*WORK REQUIRED*
Quote the lines below exactly, from the one that holds "From the capturing" through the final line of the records, and only those.

*EXCERPTED RECORDS*
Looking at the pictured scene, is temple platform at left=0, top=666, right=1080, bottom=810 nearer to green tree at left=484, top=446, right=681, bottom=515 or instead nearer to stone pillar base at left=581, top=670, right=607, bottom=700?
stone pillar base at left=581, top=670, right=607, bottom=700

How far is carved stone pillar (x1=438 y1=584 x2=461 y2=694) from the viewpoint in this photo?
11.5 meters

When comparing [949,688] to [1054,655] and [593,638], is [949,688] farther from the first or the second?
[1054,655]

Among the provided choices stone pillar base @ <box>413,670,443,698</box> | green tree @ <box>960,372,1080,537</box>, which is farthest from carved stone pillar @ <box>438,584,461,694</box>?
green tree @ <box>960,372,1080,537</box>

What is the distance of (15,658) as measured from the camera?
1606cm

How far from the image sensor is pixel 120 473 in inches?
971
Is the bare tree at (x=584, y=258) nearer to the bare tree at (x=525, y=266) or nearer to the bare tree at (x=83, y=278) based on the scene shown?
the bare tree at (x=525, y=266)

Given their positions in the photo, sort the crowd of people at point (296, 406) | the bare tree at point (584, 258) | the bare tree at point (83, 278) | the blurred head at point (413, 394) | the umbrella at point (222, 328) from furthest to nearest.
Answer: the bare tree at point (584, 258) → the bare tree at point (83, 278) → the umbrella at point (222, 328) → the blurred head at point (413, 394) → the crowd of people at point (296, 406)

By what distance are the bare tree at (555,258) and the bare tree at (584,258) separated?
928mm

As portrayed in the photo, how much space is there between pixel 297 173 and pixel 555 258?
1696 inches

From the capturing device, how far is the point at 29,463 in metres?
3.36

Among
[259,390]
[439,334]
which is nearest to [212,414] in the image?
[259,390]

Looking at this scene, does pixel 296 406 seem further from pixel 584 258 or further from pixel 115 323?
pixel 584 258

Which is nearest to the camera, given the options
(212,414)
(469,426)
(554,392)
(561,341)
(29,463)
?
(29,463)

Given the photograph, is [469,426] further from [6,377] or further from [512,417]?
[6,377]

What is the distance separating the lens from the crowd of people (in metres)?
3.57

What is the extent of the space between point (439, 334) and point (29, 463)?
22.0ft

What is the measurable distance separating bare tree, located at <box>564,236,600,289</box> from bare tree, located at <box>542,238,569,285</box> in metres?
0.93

*SOLUTION TO THIS PROBLEM*
From the capturing device, how far is the point at 29,463 in metres?
3.36

Among
[259,390]
[439,334]
which is nearest to [212,414] in the image?
[259,390]

Looking at this scene, does pixel 296 406 seem further from pixel 584 258 or further from pixel 115 323?
pixel 584 258

Which is nearest to the camera, given the options
(212,414)
(469,426)
(554,392)
(561,341)
(29,463)
?
(29,463)

Given the photograph, is [469,426] further from [6,377] or further from [512,417]?
[6,377]

What is the distance separating the lens from the crowd of people (in metres)?
3.57

What is the extent of the space between point (439, 334) and point (29, 463)?
22.0ft

What is the measurable distance separating bare tree, located at <box>564,236,600,289</box> from bare tree, located at <box>542,238,569,285</box> in metres?
0.93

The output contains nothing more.